* _Task details_
Render every line of the records below as a numbered list, leaving out the blank lines.

[Items stored from a collection]
--- BEGIN ---
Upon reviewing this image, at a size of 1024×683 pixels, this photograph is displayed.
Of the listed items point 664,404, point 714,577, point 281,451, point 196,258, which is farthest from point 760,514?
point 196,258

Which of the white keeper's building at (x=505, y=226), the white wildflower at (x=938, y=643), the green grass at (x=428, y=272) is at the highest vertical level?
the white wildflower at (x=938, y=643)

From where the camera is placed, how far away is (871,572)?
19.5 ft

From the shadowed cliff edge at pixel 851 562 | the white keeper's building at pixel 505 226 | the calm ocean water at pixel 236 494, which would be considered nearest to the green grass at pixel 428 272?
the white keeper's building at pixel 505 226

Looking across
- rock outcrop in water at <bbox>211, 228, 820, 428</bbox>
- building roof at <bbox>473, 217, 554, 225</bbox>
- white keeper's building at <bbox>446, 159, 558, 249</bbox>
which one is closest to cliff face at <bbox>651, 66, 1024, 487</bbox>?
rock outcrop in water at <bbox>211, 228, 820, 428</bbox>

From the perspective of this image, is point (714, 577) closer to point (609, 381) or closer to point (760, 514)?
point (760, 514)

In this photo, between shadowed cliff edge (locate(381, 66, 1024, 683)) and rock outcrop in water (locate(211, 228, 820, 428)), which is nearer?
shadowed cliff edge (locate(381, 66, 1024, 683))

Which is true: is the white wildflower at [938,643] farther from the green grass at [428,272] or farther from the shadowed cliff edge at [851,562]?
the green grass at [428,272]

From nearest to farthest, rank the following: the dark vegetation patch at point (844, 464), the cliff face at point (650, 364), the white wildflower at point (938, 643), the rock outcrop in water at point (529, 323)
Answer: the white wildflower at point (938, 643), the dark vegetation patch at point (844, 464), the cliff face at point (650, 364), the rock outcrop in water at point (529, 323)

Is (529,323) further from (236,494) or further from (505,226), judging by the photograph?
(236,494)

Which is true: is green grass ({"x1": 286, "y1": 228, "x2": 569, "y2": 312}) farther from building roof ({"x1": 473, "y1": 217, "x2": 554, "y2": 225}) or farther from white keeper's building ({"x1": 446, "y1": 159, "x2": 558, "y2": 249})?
--- END ---
* _Solution to this task_
1. Upon reviewing this image, at a size of 1024×683 pixels, this photograph is displayed.
2. Of the listed items point 664,404, point 714,577, point 281,451, point 196,258, which is farthest from point 760,514?
3. point 196,258
4. Which of the white keeper's building at (x=505, y=226), the white wildflower at (x=938, y=643), the green grass at (x=428, y=272) is at the highest vertical level?
5. the white wildflower at (x=938, y=643)
6. From where the camera is placed, how far away is (871,572)?
7. 19.5 ft
8. From the shadowed cliff edge at pixel 851 562 | the white keeper's building at pixel 505 226 | the calm ocean water at pixel 236 494, which would be considered nearest to the green grass at pixel 428 272?
9. the white keeper's building at pixel 505 226
10. Looking across
11. - rock outcrop in water at <bbox>211, 228, 820, 428</bbox>
12. - building roof at <bbox>473, 217, 554, 225</bbox>
13. - white keeper's building at <bbox>446, 159, 558, 249</bbox>
14. which one is closest to cliff face at <bbox>651, 66, 1024, 487</bbox>?
15. rock outcrop in water at <bbox>211, 228, 820, 428</bbox>
16. From the perspective of this image, is point (714, 577) closer to point (609, 381) or closer to point (760, 514)?
17. point (760, 514)
18. In this photo, between shadowed cliff edge (locate(381, 66, 1024, 683)) and rock outcrop in water (locate(211, 228, 820, 428)), which is nearer?
19. shadowed cliff edge (locate(381, 66, 1024, 683))
20. Which is true: is the white wildflower at [938,643] farther from the green grass at [428,272] or farther from the shadowed cliff edge at [851,562]?
21. the green grass at [428,272]
22. From nearest to farthest, rank the following: the dark vegetation patch at point (844, 464), the cliff face at point (650, 364), the white wildflower at point (938, 643), the rock outcrop in water at point (529, 323)
23. Answer: the white wildflower at point (938, 643), the dark vegetation patch at point (844, 464), the cliff face at point (650, 364), the rock outcrop in water at point (529, 323)
24. Is (529,323) further from (236,494) or further from (505,226), judging by the photograph?
25. (236,494)
26. Which is true: is green grass ({"x1": 286, "y1": 228, "x2": 569, "y2": 312}) farther from building roof ({"x1": 473, "y1": 217, "x2": 554, "y2": 225}) or farther from white keeper's building ({"x1": 446, "y1": 159, "x2": 558, "y2": 249})?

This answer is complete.